Psychoeducational elements are also a key component of this phase/stage.
Stage 3: Mindfulness and acceptance
A seamless transition from Level 2 to Level 3 is provided by mindfulness-based interventions on the one hand, and acceptance-focused approaches on the other. Mindfulness is applicable in the sense of a coping strategy for all problems and symptoms that burden the patient. In particular, obsessive thoughts, ruminations, fears, catastrophizing, and the like. But emotional states can also be regulated with the help of mindfulness. This approach of unaware perception promotes the acceptance of emotionally stressful situations. Other acceptance-based interventions are designed to help affected individuals cope better with chronic or distressing conditions.
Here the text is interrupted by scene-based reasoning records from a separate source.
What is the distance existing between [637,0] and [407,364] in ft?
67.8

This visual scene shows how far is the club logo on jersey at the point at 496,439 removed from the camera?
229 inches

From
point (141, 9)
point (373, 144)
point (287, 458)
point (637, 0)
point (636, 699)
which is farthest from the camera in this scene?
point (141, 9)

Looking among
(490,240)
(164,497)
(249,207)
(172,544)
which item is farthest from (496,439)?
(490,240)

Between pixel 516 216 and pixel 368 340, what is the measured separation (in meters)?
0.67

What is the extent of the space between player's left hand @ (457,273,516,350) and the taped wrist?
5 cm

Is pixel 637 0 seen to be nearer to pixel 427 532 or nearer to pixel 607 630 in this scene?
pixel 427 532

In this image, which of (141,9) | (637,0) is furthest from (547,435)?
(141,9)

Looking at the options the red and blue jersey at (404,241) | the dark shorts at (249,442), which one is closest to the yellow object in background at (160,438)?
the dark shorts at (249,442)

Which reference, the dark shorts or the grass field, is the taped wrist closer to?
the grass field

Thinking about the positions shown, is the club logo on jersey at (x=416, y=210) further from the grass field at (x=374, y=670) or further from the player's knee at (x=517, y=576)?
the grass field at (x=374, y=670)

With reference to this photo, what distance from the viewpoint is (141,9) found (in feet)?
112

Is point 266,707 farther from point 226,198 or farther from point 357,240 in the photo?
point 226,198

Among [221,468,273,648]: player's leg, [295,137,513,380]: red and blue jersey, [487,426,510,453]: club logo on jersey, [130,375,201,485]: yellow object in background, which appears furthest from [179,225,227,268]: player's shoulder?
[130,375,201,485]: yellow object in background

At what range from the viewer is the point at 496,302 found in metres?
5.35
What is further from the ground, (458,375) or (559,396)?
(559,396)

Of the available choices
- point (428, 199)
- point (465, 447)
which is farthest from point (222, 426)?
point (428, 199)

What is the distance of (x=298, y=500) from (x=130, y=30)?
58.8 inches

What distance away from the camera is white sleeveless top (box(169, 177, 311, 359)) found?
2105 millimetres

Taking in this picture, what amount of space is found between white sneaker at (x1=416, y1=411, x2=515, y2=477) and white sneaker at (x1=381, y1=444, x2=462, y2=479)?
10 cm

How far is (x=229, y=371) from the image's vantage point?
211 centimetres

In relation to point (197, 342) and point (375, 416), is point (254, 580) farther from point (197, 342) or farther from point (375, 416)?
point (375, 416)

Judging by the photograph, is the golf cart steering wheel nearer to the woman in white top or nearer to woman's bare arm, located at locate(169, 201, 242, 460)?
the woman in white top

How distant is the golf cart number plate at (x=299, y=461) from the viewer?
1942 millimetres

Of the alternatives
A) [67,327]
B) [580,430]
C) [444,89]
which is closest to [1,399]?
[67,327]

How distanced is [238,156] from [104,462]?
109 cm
Stage 4: Cognitive interventions
Cognitive interventions, as cross-disorder and transdiagnostic approaches, are not antithetical to Level 3, but provide another approach to distressing thoughts and beliefs. However, breaking through strategies such as “jumping to conclusions” and a reality check as a basic strategy are especially important here, along with improving self-awareness. Depending on the cognitive skills and the “mentalizing ability”, all cognitive interventions can be brought in. Experience has shown that there are large differences in practicality.
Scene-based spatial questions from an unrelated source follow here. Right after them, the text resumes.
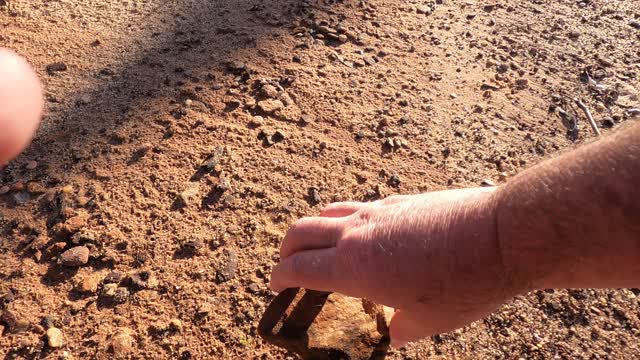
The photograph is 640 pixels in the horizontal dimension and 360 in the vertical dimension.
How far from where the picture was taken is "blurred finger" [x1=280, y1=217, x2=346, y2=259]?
124 centimetres

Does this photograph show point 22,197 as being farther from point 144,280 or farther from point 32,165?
point 144,280

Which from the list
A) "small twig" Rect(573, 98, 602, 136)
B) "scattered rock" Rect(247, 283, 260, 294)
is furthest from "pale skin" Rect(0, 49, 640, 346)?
"small twig" Rect(573, 98, 602, 136)

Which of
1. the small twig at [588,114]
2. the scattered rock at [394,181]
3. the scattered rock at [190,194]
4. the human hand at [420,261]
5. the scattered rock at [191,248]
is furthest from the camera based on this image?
the small twig at [588,114]

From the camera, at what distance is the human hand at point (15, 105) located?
625mm

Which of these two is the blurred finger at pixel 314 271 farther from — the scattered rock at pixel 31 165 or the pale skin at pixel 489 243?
the scattered rock at pixel 31 165

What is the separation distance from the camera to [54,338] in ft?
5.02

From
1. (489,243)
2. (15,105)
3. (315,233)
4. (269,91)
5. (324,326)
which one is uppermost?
(15,105)

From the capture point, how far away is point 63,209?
5.88 feet

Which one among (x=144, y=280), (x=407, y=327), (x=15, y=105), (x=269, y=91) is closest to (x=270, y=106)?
(x=269, y=91)

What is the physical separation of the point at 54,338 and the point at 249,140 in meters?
0.92

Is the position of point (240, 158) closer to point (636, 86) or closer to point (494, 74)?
point (494, 74)

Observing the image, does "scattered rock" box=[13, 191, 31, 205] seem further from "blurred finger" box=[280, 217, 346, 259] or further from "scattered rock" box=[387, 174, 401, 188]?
"scattered rock" box=[387, 174, 401, 188]

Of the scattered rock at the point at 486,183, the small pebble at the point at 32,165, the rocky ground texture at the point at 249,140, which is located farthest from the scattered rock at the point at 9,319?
the scattered rock at the point at 486,183

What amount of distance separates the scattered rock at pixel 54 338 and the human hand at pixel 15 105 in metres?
1.05
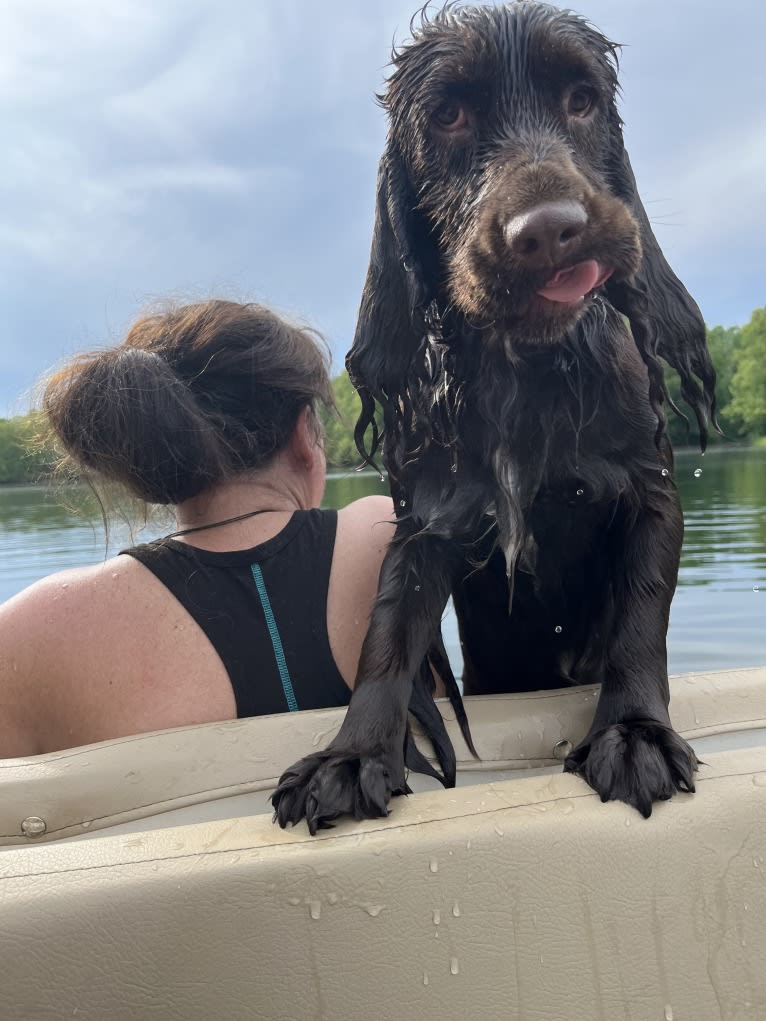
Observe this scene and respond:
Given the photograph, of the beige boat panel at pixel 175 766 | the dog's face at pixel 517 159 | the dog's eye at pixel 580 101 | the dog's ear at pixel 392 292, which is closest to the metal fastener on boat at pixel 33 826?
the beige boat panel at pixel 175 766

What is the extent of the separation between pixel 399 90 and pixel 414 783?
1.51 meters

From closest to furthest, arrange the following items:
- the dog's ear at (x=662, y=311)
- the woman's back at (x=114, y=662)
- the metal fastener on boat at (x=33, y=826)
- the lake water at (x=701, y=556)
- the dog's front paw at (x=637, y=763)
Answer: the dog's front paw at (x=637, y=763) < the metal fastener on boat at (x=33, y=826) < the woman's back at (x=114, y=662) < the dog's ear at (x=662, y=311) < the lake water at (x=701, y=556)

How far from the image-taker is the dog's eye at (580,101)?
1887 mm

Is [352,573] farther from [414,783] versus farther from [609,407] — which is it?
[609,407]

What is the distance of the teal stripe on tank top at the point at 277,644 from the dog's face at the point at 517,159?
743mm

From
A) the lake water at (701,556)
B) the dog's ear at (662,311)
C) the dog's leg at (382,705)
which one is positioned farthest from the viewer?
the lake water at (701,556)

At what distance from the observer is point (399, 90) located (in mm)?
1982

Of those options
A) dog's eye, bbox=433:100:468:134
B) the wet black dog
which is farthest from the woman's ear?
dog's eye, bbox=433:100:468:134

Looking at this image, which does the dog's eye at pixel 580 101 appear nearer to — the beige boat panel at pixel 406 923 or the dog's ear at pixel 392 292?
the dog's ear at pixel 392 292

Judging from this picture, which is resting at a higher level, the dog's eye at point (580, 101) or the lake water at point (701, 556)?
the dog's eye at point (580, 101)

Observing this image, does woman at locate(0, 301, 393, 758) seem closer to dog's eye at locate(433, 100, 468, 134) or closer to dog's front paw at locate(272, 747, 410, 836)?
dog's front paw at locate(272, 747, 410, 836)

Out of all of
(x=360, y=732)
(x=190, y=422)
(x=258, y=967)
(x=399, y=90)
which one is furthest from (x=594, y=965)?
(x=399, y=90)

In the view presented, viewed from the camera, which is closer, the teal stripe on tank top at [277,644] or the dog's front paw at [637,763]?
the dog's front paw at [637,763]

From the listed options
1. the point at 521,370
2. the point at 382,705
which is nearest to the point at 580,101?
the point at 521,370
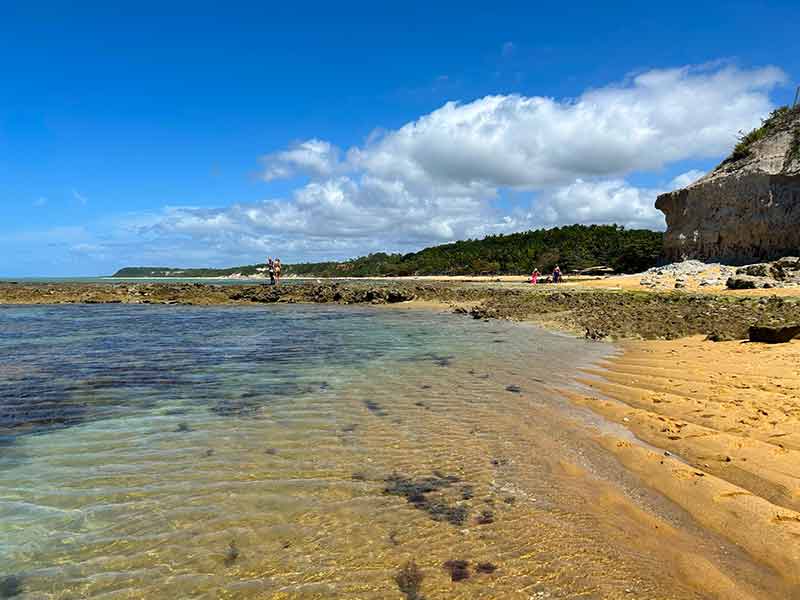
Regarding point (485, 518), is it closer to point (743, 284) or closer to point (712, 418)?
point (712, 418)

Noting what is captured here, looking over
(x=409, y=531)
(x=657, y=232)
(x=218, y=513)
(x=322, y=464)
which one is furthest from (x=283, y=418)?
(x=657, y=232)

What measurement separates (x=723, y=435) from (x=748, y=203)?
3908 centimetres

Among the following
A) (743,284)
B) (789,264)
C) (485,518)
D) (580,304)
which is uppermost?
(789,264)

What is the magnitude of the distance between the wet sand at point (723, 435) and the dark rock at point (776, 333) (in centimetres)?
38

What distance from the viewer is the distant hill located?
58850 millimetres

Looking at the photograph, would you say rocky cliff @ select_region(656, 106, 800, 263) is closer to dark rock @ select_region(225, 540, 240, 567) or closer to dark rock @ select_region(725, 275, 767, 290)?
dark rock @ select_region(725, 275, 767, 290)

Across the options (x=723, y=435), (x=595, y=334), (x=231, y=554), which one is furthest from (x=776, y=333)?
(x=231, y=554)

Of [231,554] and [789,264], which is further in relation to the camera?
[789,264]

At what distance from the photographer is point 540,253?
80.9m

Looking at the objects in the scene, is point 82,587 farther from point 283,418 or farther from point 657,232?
point 657,232

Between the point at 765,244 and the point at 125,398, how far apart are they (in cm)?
4229

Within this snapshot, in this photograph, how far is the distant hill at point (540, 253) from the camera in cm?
5885

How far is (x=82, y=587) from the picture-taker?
2.95 m

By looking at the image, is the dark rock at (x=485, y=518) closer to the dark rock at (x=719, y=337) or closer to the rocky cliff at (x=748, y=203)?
the dark rock at (x=719, y=337)
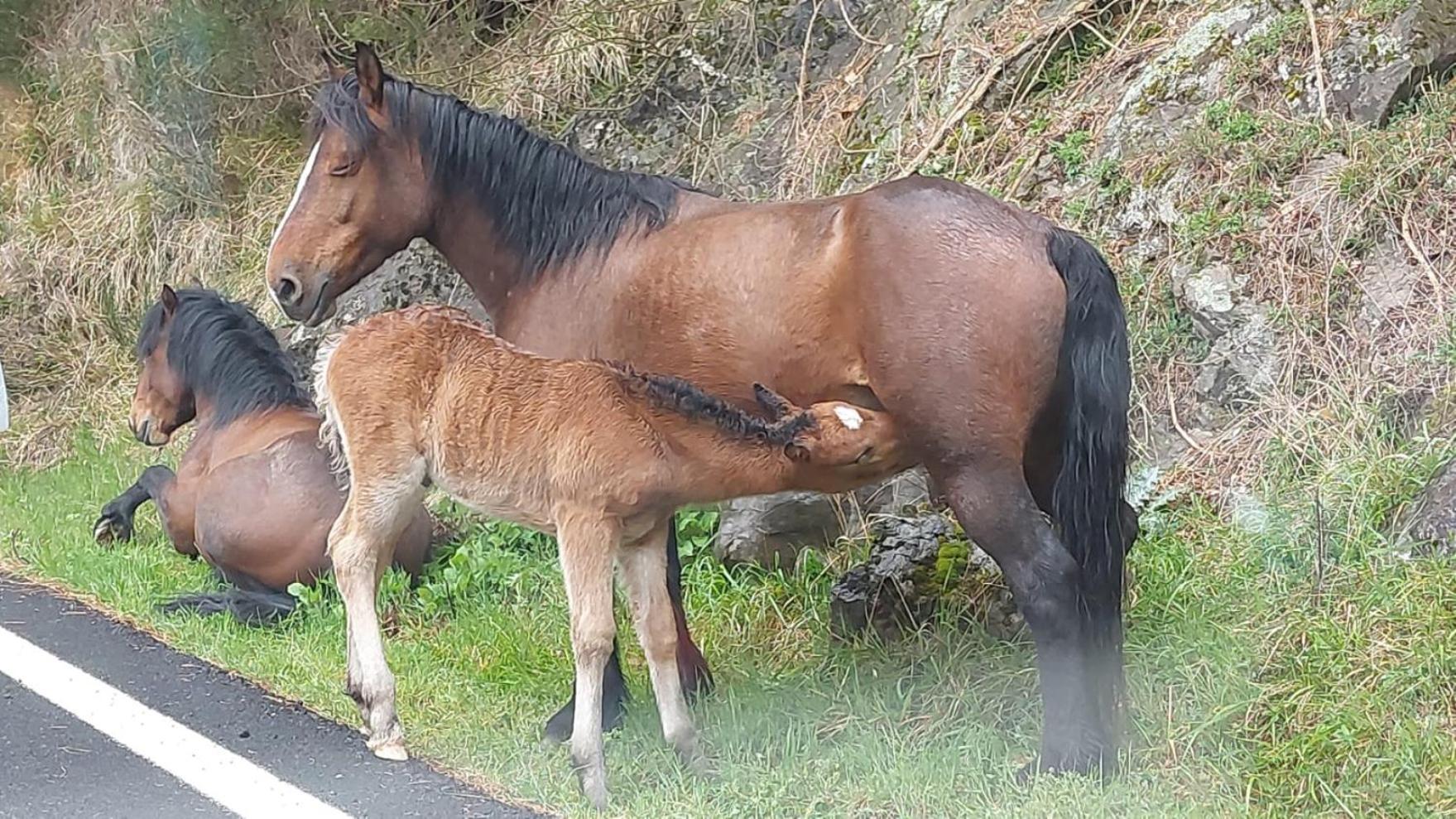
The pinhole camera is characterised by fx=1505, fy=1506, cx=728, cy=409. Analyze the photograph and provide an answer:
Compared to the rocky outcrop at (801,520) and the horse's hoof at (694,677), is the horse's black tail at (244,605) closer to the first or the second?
the rocky outcrop at (801,520)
Stage 5: disorder-specific and evidence-based behavioral therapy.
If patients have a sufficiently high level of functioning and an unchronicled Axis I disorder, the first place to start is, of course, in disorder-specific approaches. This does not exclude the previous stages, but each patient should be offered a disorder-specific approach as a means of choice; only if this approach is too early, due to a crisis or a restriction in the psychosocial level of functioning, should the underlying stages be integrated as cross-disorder basic interventions.
Stage 6: emotion-focused interventions
If patients have received adequate cross-disorder or disorder-specific treatment and do not improve, consideration should be given to integrating emotion-focused, transdiagnostic approaches. Trauma should only be considered in this context when disorder-specific, evidence-based treatment was/is not effective. However, this may equally mean that trauma therapy per se is not possible and psychosocial support and stabilization are more indicated. It is not always possible for affected persons to perform trauma exposure (e.g.: chronic psychoses, “harm reduction” approach, etc.).
Literature:
Jacobi F, Höfler M, Strehle J et al (2014) Mental disorders in the general population: study on the health of adults in Germany and its supplementary module Mental Health (DEGS1-MH). The Neurologist 85:77-87.
Jacobi F, Höfler M, Strehle J et al (2015) Twelve-months prevalence of mental disorders in the German Health Interview and Examination Survey for Adults – Mental Health Module (DEGS1-MH): a methodological addendum and correction. Int J Methods Psychiatr Res.
Linden, M., Baron, S., (2005). The “Mini-ICF Rating for Mental Disorders (Mini-ICF-P).” A brief instrument for assessing ability disorders in mental illness. The Rehabilitation Volume 44 (pp.144-151). Vienna: Springer
World Health Organization- WHO (2001): International Classification of Functioning, Disability and Health: Short Version: ICF. Geneva, WHO
Wittchen HU, Jacobi F, Rehm J et al (2011) The size and burden of mental disorders and other disorders of the brain in Europe 2010. Eur Neuropsychopharmacol 21:655-679.